#### PROVIDED PASSAGE:

--

Studies show that, unlike in the West, data in India is not always reliable. Sometimes communities are missing or misrepresented in databases. Also, large swathes of rural population, especially women, indigenous tribes, and elders, do not use the internet at all. The issue of the digital divide is enormous. The Fairness & Equity sutra commits to fairness ‘particularly for marginalized communities.’ But without naming which communities, or creating participation mechanisms for them, this remains aspirational.
India’s Path Forward
India’s institutional framework represents genuine innovation. Rather than creating a single AI regulator (expensive, slow to establish), the guidelines propose coordination across existing institutions of AI Governance Group (AIGG); Technology & Policy Expert Committee (TPEC), Safety Institute (AISI): Research, standards development, safety testing and Sectoral regulators. This ‘whole-of-government’ approach leverages existing regulatory capacity rather than building from scratch.
As India prepares to host the AI Impact Summit in February 2026, the guidelines will shape global conversation in non- western context. What India needs in coordination and enforcement mechanism so that its AI regulation is robust and industry friendly and at the same time protects its citizens from unintended harm.

--

#### DATA BELOW:

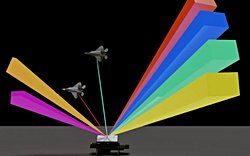 KUANTUM RADARI NEDİR NASIL ÇALIŞIR?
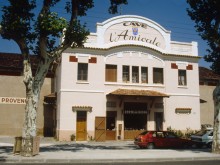 Coopérative Vinicole dite Coopérative l' Amirale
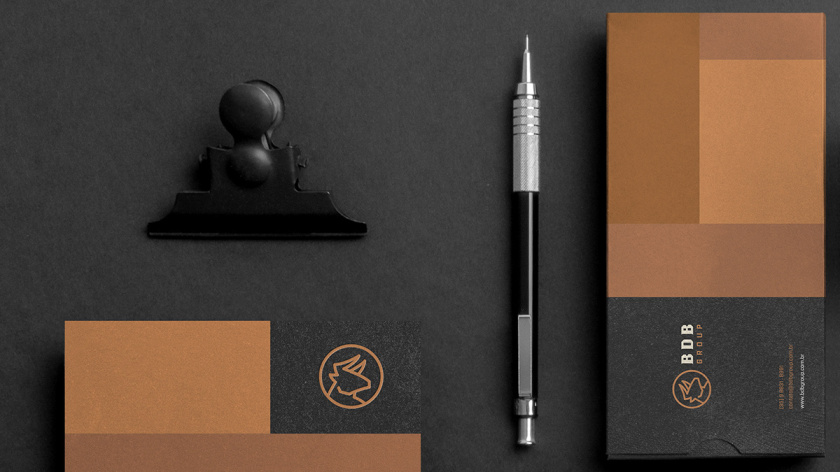 BDB金融投資創(chuàng)投公司vi形象設(shè)計(jì)與公牛logo設(shè)計(jì) BDB金融投資創(chuàng)投公司vi形象設(shè)計(jì)與公牛logo設(shè)計(jì)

--

Can you copy the passage on India's AI governance word for word, starting at "Studies show that, unlike" and ending at "this remains aspirational."? The material comes from a different source than the passage.

#### WRITTEN SOLUTION:
Studies show that, unlike in the West, data in India is not always reliable. Sometimes communities are missing or misrepresented in databases. Also, large swathes of rural population, especially women, indigenous tribes, and elders, do not use the internet at all. The issue of the digital divide is enormous. The Fairness & Equity sutra commits to fairness ‘particularly for marginalized communities.’ But without naming which communities, or creating participation mechanisms for them, this remains aspirational.